We noted above that the assignment contained a handwritten insertion which read “Assigned the sum of $3,651.32 Three Thousand six Hundred Fifty one and 32/100.” The amount for which defendants were later billed by plaintiff was $3651.70 representing the cost of the carpeting released by plaintiff.
It is plaintiff’s position that the assignment constituted a commitment by defendants to pay to plaintiff $3651.32 irrespective of the contractual relationship between defendants and Portland Home Center. Defendants construe the handwritten clause as an offer by defendants to plaintiff to pay plaintiff $3651.32 out of Portland Home Center’s “right, title and interest in or to all moneys or payments which are payable or which become payable” (the language of the assignment) from defendants to Portland Home Center, in consideration of plaintiff supplying the carpeting for sale by Portland Home Center to defendants.

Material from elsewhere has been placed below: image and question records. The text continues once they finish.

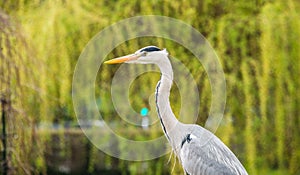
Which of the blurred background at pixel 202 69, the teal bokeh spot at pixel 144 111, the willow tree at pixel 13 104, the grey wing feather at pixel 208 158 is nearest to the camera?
the grey wing feather at pixel 208 158

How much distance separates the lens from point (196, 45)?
4520 millimetres

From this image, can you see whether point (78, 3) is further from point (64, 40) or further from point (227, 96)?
point (227, 96)

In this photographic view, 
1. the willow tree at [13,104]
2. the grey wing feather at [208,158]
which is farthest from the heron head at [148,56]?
the willow tree at [13,104]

*284Plaintiff’s theory is acceptable only if no meaning is given to that part of the language of the assignment which transfers only those “moneys or payments which are payable or which become payable.” There were no moneys payable at the date of the assignment because Portland Home Center had not performed any part of the contract.
Defendant Boyd Hawley did not testify and consequently we do not have his explanation for the handwritten insertion. But Mrs. Hawley testified and she stated that the insertion was made upon Mr. Hawley’s insistence. This is nndenied. Obviously Mr. Hawley would not have insisted upon the handwritten clause if it was to have the effect plaintiff puts upon it. The clause would serve defendants’ interest if it is construed as expressing the balance which they felt they would be obligated to pay if Portland Home Center fulfilled its entire contract taking into account the sums already previously paid by defendants. This was Mrs. Hawley’s understanding of the purpose of the added clause. She testified on cross-examination as follows:
“Q Now, the figure that’s on the assignment, $3,651, how was that arrived at, the figure that Mr. Hawley insisted be put on the assignment?
“A That was the balance of materials and labor, as I recall. That was — balance of material and labor for complete installation of carpet and drapery.
“Q Due the Home Center?
“A If and when the contracts were fulfilled.”
Mrs. Hawley did not know the exact amount which would have been payable on the date of the assignment after crediting defendants for the amount paid in advance to Portland Home Center. She did not explain *285why the parties used the figure $3651.32, the price of the carpet which was finally delivered. It is probable that Mr. Danner in explaining the purpose of the assignment informed the Hawleys that this was the amount which would be payable to plaintiff and therefore the amount which Portland Home Center would have to assign over to plaintiff.
Neither plaintiff’s nor defendants’ explanations as to the purpose of the assignment are completely satisfactory. At best the transaction is ambiguous. In these circumstances we think that the assignment should be given the effect which assignments normally have, that is, to transfer whatever rights the assignor has against his obligor rather than construe it as creating new rights between the assignee and the obligor, as plaintiff contends.
The judgment of the trial court is reversed.